§ To-do list
**A.** Transcribe the blog entry on the NVEnc/Dec SDK from "This blog entry" to "functions lying about.".
**B.** Pick up the blog entry on the NVEnc/Dec SDK where it stops and continue writing it.

§ Given passage
═══

This blog entry is part of my "blog about mundane stuff" series.
There seems to be a single tar file available for the NVEnc/Dec stuff containing the headers, sample code and some PDFs that are semi-useful for learning how all this stuff ties together, so I unpacked that locally to the project I was working in and set up paths so I could include the header files from it.
Step one in learning a new SDK or whatever is usually to
For A we have some PDFs lying about with 101 instructions on how to tie stuff together (not sufficient by itself), in theory there are some full SDK references available (found via Google for older versions but not for latest, must only be for the the upper class developers signed into some portal or another that I don't have access to - or I'm terrible at Google), and we have the various header files with reasonably well documented functions lying about.
They do provide some good 'you will need to do these things in order to get a context with which to do...', but they're best read alongside the sample code to get some understanding of why it does what it does.

═══

§ Data listing
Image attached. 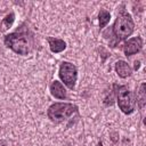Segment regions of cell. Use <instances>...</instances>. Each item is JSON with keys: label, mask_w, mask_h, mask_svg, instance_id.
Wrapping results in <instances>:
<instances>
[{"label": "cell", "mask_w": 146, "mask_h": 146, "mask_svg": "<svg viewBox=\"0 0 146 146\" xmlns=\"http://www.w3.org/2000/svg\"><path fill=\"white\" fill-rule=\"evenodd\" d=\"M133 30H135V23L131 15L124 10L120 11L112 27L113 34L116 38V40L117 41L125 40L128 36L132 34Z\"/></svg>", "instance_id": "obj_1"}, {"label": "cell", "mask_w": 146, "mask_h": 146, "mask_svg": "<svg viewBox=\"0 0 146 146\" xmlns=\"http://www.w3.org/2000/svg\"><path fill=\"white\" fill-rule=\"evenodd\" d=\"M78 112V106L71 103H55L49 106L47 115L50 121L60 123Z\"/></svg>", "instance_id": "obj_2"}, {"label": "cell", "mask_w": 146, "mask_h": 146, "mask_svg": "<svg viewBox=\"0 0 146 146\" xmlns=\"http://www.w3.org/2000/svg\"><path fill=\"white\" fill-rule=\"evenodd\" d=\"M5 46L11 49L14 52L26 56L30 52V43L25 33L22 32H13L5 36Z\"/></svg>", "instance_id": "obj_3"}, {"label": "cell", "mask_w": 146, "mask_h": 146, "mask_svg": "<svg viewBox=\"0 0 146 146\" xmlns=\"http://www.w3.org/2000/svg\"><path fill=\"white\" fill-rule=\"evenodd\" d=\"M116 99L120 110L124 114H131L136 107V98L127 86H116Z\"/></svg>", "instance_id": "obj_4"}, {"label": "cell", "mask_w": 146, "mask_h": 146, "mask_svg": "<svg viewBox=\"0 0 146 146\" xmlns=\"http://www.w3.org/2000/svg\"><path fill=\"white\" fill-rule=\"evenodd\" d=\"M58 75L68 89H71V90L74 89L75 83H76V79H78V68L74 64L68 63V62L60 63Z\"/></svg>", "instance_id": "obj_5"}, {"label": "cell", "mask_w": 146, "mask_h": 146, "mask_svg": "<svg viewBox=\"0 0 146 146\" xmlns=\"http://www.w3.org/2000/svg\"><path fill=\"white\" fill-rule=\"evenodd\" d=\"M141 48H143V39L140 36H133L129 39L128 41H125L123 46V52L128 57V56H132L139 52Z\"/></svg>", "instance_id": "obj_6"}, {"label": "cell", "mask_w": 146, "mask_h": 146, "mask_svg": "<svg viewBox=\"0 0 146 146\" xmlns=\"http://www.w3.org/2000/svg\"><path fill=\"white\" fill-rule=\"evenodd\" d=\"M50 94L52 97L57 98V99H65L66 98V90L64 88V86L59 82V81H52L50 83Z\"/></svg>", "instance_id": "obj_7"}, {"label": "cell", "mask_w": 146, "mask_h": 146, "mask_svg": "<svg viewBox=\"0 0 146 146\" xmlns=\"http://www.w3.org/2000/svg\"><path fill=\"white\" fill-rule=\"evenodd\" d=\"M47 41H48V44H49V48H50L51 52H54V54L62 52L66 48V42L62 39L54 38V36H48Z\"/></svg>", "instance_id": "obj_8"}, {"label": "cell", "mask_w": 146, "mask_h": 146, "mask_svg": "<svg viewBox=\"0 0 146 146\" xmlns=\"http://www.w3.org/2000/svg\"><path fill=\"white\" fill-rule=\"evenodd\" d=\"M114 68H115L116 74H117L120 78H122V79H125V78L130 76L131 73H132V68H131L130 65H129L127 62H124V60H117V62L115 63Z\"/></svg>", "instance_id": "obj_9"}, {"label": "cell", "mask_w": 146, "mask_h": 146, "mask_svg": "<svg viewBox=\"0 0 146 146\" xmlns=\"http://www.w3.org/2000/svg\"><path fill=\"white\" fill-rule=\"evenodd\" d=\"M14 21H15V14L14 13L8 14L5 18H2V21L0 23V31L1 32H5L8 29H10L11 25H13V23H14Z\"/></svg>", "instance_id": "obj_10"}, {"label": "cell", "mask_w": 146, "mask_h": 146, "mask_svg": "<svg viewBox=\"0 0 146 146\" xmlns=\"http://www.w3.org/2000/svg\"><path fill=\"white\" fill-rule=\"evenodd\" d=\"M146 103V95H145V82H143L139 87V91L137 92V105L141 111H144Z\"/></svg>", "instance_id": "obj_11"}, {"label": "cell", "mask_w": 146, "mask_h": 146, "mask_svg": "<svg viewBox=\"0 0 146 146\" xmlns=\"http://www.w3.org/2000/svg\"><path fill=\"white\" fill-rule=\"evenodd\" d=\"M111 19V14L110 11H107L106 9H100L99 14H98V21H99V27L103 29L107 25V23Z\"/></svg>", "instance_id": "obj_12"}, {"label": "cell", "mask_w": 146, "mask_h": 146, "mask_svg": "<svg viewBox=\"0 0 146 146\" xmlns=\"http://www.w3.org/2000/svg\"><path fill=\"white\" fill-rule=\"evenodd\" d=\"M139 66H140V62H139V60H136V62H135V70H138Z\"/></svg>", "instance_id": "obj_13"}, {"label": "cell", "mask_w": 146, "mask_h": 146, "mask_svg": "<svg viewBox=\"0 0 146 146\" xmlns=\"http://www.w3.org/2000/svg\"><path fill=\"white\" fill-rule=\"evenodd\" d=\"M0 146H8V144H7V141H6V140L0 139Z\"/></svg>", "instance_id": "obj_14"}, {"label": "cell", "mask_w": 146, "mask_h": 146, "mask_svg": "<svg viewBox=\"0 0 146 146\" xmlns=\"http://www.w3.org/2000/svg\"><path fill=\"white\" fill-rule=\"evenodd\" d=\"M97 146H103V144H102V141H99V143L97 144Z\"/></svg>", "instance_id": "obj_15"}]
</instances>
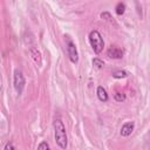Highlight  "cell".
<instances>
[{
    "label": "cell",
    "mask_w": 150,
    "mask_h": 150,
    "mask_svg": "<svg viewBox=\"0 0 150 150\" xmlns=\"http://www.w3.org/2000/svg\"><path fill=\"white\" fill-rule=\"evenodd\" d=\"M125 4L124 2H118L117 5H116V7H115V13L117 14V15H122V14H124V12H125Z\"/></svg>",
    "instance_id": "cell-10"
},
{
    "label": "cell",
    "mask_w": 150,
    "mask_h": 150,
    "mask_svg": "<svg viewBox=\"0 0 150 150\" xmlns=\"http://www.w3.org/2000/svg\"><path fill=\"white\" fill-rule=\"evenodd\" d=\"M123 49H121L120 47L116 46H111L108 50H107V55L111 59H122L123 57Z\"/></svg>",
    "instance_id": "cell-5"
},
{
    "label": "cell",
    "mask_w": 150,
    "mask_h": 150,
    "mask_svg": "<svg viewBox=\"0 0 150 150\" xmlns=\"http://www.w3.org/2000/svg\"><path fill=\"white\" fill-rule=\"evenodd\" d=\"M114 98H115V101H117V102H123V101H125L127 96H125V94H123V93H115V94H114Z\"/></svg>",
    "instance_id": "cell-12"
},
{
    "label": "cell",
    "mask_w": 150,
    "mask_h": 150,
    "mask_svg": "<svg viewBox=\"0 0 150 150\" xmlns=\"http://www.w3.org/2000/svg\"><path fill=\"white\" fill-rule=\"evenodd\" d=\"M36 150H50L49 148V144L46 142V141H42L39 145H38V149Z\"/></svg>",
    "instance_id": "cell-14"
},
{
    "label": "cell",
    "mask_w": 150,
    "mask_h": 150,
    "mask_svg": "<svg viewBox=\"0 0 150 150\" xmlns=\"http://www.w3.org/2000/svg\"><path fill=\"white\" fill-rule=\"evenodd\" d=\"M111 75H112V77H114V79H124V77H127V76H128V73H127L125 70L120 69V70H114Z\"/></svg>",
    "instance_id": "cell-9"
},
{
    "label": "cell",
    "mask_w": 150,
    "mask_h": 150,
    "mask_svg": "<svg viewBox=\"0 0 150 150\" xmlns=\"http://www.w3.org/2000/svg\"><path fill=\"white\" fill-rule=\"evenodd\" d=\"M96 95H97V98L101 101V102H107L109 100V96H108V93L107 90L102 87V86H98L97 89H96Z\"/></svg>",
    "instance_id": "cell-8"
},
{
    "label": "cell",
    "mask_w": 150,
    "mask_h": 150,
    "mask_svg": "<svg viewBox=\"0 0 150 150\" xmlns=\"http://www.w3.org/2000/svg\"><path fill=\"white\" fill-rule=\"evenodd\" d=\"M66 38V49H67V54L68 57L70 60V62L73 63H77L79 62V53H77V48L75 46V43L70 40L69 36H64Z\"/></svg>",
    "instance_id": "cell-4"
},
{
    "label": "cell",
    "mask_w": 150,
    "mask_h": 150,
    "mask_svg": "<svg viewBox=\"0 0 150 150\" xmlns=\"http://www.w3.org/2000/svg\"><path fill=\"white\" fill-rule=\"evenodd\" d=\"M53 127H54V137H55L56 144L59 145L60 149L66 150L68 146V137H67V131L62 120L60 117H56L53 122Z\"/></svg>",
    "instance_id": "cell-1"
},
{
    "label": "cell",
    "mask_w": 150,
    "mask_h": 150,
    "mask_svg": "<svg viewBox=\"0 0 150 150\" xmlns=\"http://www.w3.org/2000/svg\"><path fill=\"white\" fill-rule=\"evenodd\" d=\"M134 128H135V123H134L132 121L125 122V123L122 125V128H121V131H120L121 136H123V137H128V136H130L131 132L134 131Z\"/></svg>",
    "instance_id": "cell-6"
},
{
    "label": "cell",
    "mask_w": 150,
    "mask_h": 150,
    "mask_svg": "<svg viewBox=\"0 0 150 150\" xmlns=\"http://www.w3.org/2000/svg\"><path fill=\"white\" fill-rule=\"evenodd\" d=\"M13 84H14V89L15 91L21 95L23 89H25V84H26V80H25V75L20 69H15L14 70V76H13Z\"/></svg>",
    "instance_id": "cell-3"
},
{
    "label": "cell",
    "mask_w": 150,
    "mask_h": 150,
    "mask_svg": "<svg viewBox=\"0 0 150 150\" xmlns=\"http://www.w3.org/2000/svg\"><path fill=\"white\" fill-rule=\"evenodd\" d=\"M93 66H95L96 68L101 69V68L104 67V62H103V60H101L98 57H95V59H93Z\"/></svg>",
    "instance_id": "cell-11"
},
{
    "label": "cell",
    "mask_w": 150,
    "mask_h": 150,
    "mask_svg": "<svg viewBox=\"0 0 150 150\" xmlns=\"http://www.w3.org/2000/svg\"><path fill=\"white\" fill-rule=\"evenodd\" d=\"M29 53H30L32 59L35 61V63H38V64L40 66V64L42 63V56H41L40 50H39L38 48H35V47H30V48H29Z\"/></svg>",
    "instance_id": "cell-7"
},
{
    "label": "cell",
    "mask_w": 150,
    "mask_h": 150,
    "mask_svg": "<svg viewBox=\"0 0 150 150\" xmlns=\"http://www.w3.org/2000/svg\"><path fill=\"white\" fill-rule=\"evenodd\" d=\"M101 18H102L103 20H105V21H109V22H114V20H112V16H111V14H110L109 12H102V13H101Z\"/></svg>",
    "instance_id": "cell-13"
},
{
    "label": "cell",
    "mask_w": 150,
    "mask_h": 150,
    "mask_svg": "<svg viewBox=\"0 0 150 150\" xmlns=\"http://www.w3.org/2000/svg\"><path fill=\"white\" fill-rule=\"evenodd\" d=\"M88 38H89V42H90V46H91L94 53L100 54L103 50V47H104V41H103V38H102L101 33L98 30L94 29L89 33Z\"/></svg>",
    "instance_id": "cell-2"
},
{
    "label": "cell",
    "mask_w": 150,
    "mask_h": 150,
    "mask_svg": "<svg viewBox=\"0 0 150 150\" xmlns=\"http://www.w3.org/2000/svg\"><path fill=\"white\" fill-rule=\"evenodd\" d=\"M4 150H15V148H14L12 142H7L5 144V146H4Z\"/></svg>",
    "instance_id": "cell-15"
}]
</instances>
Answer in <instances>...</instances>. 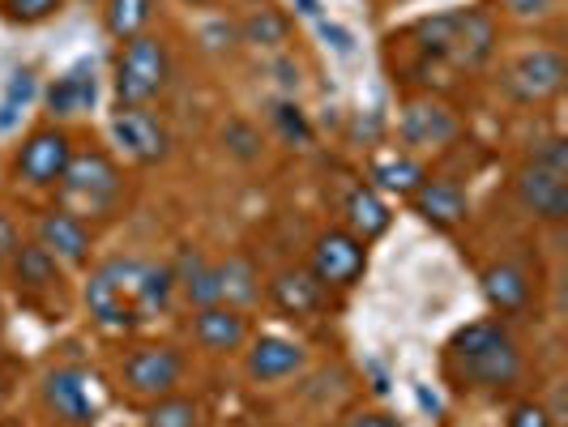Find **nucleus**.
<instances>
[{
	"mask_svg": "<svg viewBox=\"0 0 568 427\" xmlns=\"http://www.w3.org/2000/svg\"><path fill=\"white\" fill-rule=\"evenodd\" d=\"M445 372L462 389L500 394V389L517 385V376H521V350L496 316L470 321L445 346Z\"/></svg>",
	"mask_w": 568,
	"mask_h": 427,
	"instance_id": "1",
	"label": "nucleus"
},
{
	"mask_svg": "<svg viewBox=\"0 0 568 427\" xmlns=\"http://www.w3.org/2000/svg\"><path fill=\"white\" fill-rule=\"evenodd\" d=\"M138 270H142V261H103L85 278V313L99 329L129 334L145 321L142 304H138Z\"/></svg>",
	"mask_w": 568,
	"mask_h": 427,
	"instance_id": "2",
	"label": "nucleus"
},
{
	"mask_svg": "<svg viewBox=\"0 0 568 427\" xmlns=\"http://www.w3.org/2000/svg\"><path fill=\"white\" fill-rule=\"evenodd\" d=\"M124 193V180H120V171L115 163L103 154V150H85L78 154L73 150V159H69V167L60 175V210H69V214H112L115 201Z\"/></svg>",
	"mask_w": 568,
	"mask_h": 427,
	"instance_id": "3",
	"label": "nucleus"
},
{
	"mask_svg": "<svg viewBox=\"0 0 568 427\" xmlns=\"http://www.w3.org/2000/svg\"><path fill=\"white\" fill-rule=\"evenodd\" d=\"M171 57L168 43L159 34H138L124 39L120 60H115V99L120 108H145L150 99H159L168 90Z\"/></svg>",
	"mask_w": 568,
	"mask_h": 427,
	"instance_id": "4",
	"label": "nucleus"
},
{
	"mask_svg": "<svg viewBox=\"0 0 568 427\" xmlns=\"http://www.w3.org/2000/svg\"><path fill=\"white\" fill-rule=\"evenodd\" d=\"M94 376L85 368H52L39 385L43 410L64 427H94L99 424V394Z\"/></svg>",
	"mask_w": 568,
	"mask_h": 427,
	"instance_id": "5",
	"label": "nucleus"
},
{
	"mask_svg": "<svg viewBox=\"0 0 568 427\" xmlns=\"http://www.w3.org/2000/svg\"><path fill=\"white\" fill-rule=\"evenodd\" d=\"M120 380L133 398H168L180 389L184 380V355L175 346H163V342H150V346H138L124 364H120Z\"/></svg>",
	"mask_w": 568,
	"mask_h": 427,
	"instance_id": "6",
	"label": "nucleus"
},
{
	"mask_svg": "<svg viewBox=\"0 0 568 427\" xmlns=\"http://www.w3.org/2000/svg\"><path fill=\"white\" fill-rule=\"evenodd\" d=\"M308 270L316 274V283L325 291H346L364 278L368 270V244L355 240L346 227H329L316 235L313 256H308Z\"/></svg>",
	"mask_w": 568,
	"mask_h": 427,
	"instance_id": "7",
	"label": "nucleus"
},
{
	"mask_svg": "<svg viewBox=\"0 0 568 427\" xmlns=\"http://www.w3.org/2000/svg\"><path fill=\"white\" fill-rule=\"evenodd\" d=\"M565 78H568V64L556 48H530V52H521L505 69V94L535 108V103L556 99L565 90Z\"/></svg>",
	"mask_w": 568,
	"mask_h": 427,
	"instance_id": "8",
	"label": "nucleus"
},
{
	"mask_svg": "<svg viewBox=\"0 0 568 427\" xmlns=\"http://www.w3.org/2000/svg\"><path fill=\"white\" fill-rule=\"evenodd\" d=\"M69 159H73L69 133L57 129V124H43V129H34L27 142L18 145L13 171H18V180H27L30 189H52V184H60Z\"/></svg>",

═══

§ Answers to the exercises
**A.**
This blog entry is part of my "blog about mundane stuff" series.
There seems to be a single tar file available for the NVEnc/Dec stuff containing the headers, sample code and some PDFs that are semi-useful for learning how all this stuff ties together, so I unpacked that locally to the project I was working in and set up paths so I could include the header files from it.
Step one in learning a new SDK or whatever is usually to
For A we have some PDFs lying about with 101 instructions on how to tie stuff together (not sufficient by itself), in theory there are some full SDK references available (found via Google for older versions but not for latest, must only be for the the upper class developers signed into some portal or another that I don't have access to - or I'm terrible at Google), and we have the various header files with reasonably well documented functions lying about.

**B.**
For B there is a full suite of samples, doing anything we pretty much might want to do with the SDK - but sadly (as is unfortunately common with SDKs such as this) rather than write samples directly against the APIs as would be convenient for the learner, they've built a whole abstraction in C++ and then used that for all the samples because it's convenient for the author - that's obviously easier to learn from than just some sample code that does the bare minimum in a linear fashion - rolleyes.
For C we look towards ffmpeg, (nvenc/nvdec) because that works but acknowledge that usually when they implement various pipelines/codecs that they're often not done in the most efficient manner because it's a big pluggable abstract system and that's not the stated goal or necessarily even compatible with their architecture.
Irregardless of the quality of the samples (That's a real word as of 2020, sorry I don't make the rules), they are where I found the most value for learning how the NV stuff works, even if it meant tracing through step by step and pulling the relevant function calls and the order they're invoked in into my own test code.
From any perspective, it's pretty obvious from looking at the header files/pdfs that encode and decode are very much their own things done in their own way with their own enums and own flags and own API design, it makes sense from a hardware perspective that these are dedicated processes but that it bubbles up to the API itself so dramatically is amusing - I imagine this is the result of separate teams working largely in isolation and Conway's Law holding steady...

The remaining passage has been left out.